SET EXERCISE: Print every record below exactly as written.

DATASET EXCERPTS:

===============

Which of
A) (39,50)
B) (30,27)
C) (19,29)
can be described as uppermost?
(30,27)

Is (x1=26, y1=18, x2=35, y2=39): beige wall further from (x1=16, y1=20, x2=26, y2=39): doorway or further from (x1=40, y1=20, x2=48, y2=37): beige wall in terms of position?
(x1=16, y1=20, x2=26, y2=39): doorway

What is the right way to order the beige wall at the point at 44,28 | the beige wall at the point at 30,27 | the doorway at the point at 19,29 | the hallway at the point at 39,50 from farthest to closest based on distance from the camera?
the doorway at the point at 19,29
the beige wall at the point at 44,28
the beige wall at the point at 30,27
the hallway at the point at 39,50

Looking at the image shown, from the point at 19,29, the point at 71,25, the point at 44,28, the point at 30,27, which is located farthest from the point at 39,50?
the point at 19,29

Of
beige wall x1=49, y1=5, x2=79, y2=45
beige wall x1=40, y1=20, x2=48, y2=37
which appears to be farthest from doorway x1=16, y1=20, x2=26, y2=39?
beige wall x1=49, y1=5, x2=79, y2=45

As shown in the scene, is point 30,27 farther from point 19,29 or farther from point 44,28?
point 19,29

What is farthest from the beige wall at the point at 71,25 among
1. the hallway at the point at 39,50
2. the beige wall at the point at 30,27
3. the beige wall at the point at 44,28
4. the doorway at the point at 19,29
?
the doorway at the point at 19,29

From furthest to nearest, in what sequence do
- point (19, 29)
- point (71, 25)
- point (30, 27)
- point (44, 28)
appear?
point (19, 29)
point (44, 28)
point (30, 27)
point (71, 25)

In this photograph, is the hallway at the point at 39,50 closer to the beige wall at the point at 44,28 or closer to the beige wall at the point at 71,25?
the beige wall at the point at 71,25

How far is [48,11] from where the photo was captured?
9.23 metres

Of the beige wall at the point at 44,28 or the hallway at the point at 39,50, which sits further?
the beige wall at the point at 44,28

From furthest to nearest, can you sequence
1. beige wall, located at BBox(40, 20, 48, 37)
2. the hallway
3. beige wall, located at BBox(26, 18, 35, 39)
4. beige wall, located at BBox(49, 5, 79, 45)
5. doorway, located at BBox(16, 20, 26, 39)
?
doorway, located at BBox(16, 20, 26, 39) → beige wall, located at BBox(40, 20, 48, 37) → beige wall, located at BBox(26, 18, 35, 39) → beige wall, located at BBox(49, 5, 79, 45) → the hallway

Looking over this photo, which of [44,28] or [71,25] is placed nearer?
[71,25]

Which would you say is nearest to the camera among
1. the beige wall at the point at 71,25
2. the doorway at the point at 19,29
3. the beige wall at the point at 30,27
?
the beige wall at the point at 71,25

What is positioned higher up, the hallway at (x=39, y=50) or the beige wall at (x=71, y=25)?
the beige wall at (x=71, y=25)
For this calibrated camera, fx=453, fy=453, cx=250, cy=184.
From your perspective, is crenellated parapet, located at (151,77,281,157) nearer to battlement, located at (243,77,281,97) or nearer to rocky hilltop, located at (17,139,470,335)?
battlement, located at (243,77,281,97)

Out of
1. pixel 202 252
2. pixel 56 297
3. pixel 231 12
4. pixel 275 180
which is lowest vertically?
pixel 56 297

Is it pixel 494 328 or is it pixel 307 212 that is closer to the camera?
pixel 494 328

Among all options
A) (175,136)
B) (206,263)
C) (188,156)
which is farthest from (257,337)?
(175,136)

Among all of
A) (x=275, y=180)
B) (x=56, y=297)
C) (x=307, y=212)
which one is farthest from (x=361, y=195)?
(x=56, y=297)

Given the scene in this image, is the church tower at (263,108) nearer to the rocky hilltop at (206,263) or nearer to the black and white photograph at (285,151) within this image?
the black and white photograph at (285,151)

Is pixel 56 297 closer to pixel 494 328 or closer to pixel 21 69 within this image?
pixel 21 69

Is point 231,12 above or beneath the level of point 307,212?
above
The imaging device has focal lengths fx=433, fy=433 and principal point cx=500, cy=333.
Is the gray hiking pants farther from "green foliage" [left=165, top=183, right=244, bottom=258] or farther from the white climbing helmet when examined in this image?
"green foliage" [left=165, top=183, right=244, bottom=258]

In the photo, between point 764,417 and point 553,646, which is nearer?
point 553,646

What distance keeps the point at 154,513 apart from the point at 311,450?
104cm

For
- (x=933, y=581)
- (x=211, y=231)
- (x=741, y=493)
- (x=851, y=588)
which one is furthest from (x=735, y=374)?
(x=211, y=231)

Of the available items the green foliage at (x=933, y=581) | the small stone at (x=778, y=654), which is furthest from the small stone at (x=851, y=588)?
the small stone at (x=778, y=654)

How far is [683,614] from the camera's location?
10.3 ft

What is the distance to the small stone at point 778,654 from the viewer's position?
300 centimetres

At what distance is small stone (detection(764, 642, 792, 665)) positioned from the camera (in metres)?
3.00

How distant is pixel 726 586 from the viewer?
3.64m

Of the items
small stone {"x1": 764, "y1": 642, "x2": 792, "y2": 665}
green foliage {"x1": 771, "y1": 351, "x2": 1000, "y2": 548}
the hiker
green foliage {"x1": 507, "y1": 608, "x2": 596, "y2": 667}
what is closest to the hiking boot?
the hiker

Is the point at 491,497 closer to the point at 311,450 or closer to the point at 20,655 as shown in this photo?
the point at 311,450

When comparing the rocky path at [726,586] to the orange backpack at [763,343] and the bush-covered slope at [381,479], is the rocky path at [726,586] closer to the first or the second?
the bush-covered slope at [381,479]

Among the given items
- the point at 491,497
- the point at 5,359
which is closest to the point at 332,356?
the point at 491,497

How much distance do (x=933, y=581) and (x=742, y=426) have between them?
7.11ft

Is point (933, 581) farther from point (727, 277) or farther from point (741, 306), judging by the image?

===============

EXERCISE OUTPUT:
Which of
A) (39,50)
B) (30,27)
C) (19,29)
can be described as uppermost?
(30,27)

Is (x1=26, y1=18, x2=35, y2=39): beige wall further from (x1=16, y1=20, x2=26, y2=39): doorway or further from (x1=40, y1=20, x2=48, y2=37): beige wall in terms of position?
(x1=16, y1=20, x2=26, y2=39): doorway

What is the right way to order the beige wall at the point at 44,28 | the beige wall at the point at 30,27 | the doorway at the point at 19,29 | the hallway at the point at 39,50 from farthest to closest based on distance from the camera?
the doorway at the point at 19,29
the beige wall at the point at 44,28
the beige wall at the point at 30,27
the hallway at the point at 39,50

Looking at the image shown, from the point at 19,29, the point at 71,25, the point at 44,28, the point at 30,27, which is located farthest from the point at 39,50?
the point at 19,29

Of
beige wall x1=49, y1=5, x2=79, y2=45
beige wall x1=40, y1=20, x2=48, y2=37
which appears to be farthest from doorway x1=16, y1=20, x2=26, y2=39?
beige wall x1=49, y1=5, x2=79, y2=45

As shown in the scene, is point 30,27 farther from point 19,29 or farther from point 44,28?
point 19,29

What is farthest from the beige wall at the point at 71,25 among
1. the hallway at the point at 39,50
2. the beige wall at the point at 30,27
3. the beige wall at the point at 44,28
4. the doorway at the point at 19,29
?
the doorway at the point at 19,29

From furthest to nearest, in what sequence do
- point (19, 29)
- point (71, 25)
- point (30, 27)
- point (44, 28)
appear?
point (19, 29)
point (44, 28)
point (30, 27)
point (71, 25)

In this photograph, is the hallway at the point at 39,50 closer to the beige wall at the point at 44,28 or closer to the beige wall at the point at 71,25?
the beige wall at the point at 71,25

How far is [48,11] from where the photo was captured?
9.23 metres

Of the beige wall at the point at 44,28 or the hallway at the point at 39,50, which sits further?
the beige wall at the point at 44,28

From furthest to nearest, can you sequence
1. beige wall, located at BBox(40, 20, 48, 37)
2. the hallway
3. beige wall, located at BBox(26, 18, 35, 39)
4. beige wall, located at BBox(49, 5, 79, 45)
5. doorway, located at BBox(16, 20, 26, 39)
?
doorway, located at BBox(16, 20, 26, 39) → beige wall, located at BBox(40, 20, 48, 37) → beige wall, located at BBox(26, 18, 35, 39) → beige wall, located at BBox(49, 5, 79, 45) → the hallway

Looking over this photo, which of [44,28] or [71,25] is placed nearer?
[71,25]

Which would you say is nearest to the camera among
1. the beige wall at the point at 71,25
2. the doorway at the point at 19,29
3. the beige wall at the point at 30,27
?
the beige wall at the point at 71,25

What is positioned higher up, the hallway at (x=39, y=50) or the beige wall at (x=71, y=25)?
the beige wall at (x=71, y=25)
For this calibrated camera, fx=453, fy=453, cx=250, cy=184.
From your perspective, is crenellated parapet, located at (151,77,281,157) nearer to battlement, located at (243,77,281,97) or nearer to rocky hilltop, located at (17,139,470,335)?
battlement, located at (243,77,281,97)

Out of
1. pixel 202 252
2. pixel 56 297
3. pixel 231 12
4. pixel 275 180
which is lowest vertically?
pixel 56 297

Is it pixel 494 328 or is it pixel 307 212 that is closer to the camera?
pixel 494 328

Among all options
A) (175,136)
B) (206,263)
C) (188,156)
which is farthest from (257,337)?
(175,136)

Among all of
A) (x=275, y=180)
B) (x=56, y=297)
C) (x=307, y=212)
which one is farthest from (x=361, y=195)?
(x=56, y=297)

Given the scene in this image, is the church tower at (263,108) nearer to the rocky hilltop at (206,263) or nearer to the black and white photograph at (285,151) within this image?
the black and white photograph at (285,151)

Is pixel 56 297 closer to pixel 494 328 or closer to pixel 21 69 within this image?
pixel 21 69

Is point 231,12 above or beneath the level of point 307,212?
above
The imaging device has focal lengths fx=433, fy=433 and principal point cx=500, cy=333.
Is the gray hiking pants farther from "green foliage" [left=165, top=183, right=244, bottom=258] or farther from the white climbing helmet when examined in this image?
"green foliage" [left=165, top=183, right=244, bottom=258]

In the photo, between point 764,417 and point 553,646, which is nearer?
point 553,646

What distance keeps the point at 154,513 apart from the point at 311,450?
104cm

For
- (x=933, y=581)
- (x=211, y=231)
- (x=741, y=493)
- (x=851, y=588)
which one is furthest from (x=735, y=374)?
(x=211, y=231)

Of the available items the green foliage at (x=933, y=581) | the small stone at (x=778, y=654), which is furthest from the small stone at (x=851, y=588)?
the small stone at (x=778, y=654)

How far is [683,614] from the camera's location?
10.3 ft

What is the distance to the small stone at point 778,654 from the viewer's position?
300 centimetres

At what distance is small stone (detection(764, 642, 792, 665)) positioned from the camera (in metres)?
3.00

How distant is pixel 726 586 from the viewer?
3.64m

Of the items
small stone {"x1": 764, "y1": 642, "x2": 792, "y2": 665}
green foliage {"x1": 771, "y1": 351, "x2": 1000, "y2": 548}
the hiker
green foliage {"x1": 507, "y1": 608, "x2": 596, "y2": 667}
what is closest to the hiking boot?
the hiker

Is the point at 491,497 closer to the point at 311,450 or closer to the point at 20,655 as shown in this photo?
the point at 311,450

When comparing the rocky path at [726,586] to the orange backpack at [763,343] and the bush-covered slope at [381,479], is the rocky path at [726,586] closer to the first or the second?
the bush-covered slope at [381,479]

Among the given items
- the point at 491,497
- the point at 5,359
which is closest to the point at 332,356?
the point at 491,497

How much distance do (x=933, y=581) and (x=742, y=426) have between them?
7.11ft

Is point (933, 581) farther from point (727, 277) or farther from point (741, 306), judging by the image?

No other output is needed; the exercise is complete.